:: AUSZÜGE DER EINTRÄGE ::
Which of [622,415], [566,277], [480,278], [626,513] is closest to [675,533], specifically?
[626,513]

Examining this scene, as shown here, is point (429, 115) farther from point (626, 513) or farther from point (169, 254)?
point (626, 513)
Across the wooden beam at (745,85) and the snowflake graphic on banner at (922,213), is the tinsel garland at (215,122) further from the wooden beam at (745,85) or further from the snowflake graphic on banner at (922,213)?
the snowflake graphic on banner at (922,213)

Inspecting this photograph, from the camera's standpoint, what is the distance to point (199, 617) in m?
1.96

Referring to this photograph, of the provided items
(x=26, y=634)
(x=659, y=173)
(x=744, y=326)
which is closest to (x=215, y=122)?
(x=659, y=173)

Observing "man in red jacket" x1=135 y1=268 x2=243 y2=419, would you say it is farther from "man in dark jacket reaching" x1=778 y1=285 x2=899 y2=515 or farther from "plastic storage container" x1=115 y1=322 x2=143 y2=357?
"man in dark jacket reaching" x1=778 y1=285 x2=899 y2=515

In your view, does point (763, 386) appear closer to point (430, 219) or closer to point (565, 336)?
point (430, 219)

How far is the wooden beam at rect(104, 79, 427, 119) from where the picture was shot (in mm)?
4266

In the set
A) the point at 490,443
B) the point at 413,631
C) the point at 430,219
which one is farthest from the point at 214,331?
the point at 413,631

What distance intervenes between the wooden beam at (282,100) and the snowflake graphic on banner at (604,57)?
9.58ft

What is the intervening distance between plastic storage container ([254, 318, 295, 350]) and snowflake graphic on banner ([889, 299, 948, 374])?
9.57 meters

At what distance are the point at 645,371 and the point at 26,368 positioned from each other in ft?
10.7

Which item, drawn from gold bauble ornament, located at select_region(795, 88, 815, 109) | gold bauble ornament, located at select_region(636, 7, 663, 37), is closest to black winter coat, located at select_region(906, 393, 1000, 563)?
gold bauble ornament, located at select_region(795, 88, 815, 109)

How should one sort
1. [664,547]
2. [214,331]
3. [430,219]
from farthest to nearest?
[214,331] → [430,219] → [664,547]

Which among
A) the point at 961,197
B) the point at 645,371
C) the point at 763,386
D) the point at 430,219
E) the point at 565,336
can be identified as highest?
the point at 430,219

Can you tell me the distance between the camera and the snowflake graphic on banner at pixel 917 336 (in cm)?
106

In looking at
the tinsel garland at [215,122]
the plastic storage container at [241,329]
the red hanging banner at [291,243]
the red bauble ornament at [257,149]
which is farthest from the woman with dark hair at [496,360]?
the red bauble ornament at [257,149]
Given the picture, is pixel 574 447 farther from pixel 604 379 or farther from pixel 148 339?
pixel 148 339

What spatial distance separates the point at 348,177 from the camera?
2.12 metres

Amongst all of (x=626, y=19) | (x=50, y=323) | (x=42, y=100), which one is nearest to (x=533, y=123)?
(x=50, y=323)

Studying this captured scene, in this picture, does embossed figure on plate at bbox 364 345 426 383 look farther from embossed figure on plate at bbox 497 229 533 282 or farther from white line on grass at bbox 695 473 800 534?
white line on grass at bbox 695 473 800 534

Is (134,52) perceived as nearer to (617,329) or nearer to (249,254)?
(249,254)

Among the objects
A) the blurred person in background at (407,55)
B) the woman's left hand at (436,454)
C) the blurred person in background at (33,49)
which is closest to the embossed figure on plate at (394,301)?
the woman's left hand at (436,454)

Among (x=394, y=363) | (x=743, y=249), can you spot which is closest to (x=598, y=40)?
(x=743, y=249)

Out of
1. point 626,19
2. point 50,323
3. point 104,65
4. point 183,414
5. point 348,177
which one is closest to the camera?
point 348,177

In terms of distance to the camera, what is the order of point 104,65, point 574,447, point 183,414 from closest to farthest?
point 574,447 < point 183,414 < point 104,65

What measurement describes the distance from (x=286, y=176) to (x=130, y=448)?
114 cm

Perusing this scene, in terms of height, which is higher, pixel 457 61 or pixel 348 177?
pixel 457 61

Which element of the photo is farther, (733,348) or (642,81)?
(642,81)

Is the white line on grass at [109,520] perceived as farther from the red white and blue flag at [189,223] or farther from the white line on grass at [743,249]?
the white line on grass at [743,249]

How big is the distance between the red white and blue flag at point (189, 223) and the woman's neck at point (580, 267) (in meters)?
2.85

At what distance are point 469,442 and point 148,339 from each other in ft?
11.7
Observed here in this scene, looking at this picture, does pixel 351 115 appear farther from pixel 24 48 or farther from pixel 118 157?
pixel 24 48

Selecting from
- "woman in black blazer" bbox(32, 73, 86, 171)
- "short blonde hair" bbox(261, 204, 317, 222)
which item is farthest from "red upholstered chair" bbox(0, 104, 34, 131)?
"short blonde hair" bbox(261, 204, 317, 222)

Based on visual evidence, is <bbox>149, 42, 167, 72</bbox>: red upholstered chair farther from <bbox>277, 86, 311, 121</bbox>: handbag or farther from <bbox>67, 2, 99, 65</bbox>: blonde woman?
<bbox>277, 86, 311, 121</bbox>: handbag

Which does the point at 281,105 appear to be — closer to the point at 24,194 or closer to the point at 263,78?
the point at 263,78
:::
--- ARBEITSAUFTRAG ---
Stelle die Zeilen, beginnend mit der Zeile, die „Which element of“ enthält, und endend mit der letzten Zeile der Einträge, jeweils einschließlich, als Markdown-Tabelle mit den Spalten „Nr.“ und „Eintragszeile“ dar. Leerzeilen werden dabei ausgelassen.

--- LÖSUNG ---
| Nr. | Eintragszeile |
|---|---|
| 1 | Which element of the photo is farther, (733,348) or (642,81)? |
| 2 | (642,81) |
| 3 | Is the white line on grass at [109,520] perceived as farther from the red white and blue flag at [189,223] or farther from the white line on grass at [743,249]? |
| 4 | the white line on grass at [743,249] |
| 5 | How big is the distance between the red white and blue flag at point (189, 223) and the woman's neck at point (580, 267) (in meters)? |
| 6 | 2.85 |
| 7 | At what distance are point 469,442 and point 148,339 from each other in ft? |
| 8 | 11.7 |
| 9 | Observed here in this scene, looking at this picture, does pixel 351 115 appear farther from pixel 24 48 or farther from pixel 118 157? |
| 10 | pixel 24 48 |
| 11 | Selecting from |
| 12 | - "woman in black blazer" bbox(32, 73, 86, 171) |
| 13 | - "short blonde hair" bbox(261, 204, 317, 222) |
| 14 | which item is farthest from "red upholstered chair" bbox(0, 104, 34, 131)? |
| 15 | "short blonde hair" bbox(261, 204, 317, 222) |
| 16 | Based on visual evidence, is <bbox>149, 42, 167, 72</bbox>: red upholstered chair farther from <bbox>277, 86, 311, 121</bbox>: handbag or farther from <bbox>67, 2, 99, 65</bbox>: blonde woman? |
| 17 | <bbox>277, 86, 311, 121</bbox>: handbag |
| 18 | Which does the point at 281,105 appear to be — closer to the point at 24,194 or closer to the point at 263,78? |
| 19 | the point at 263,78 |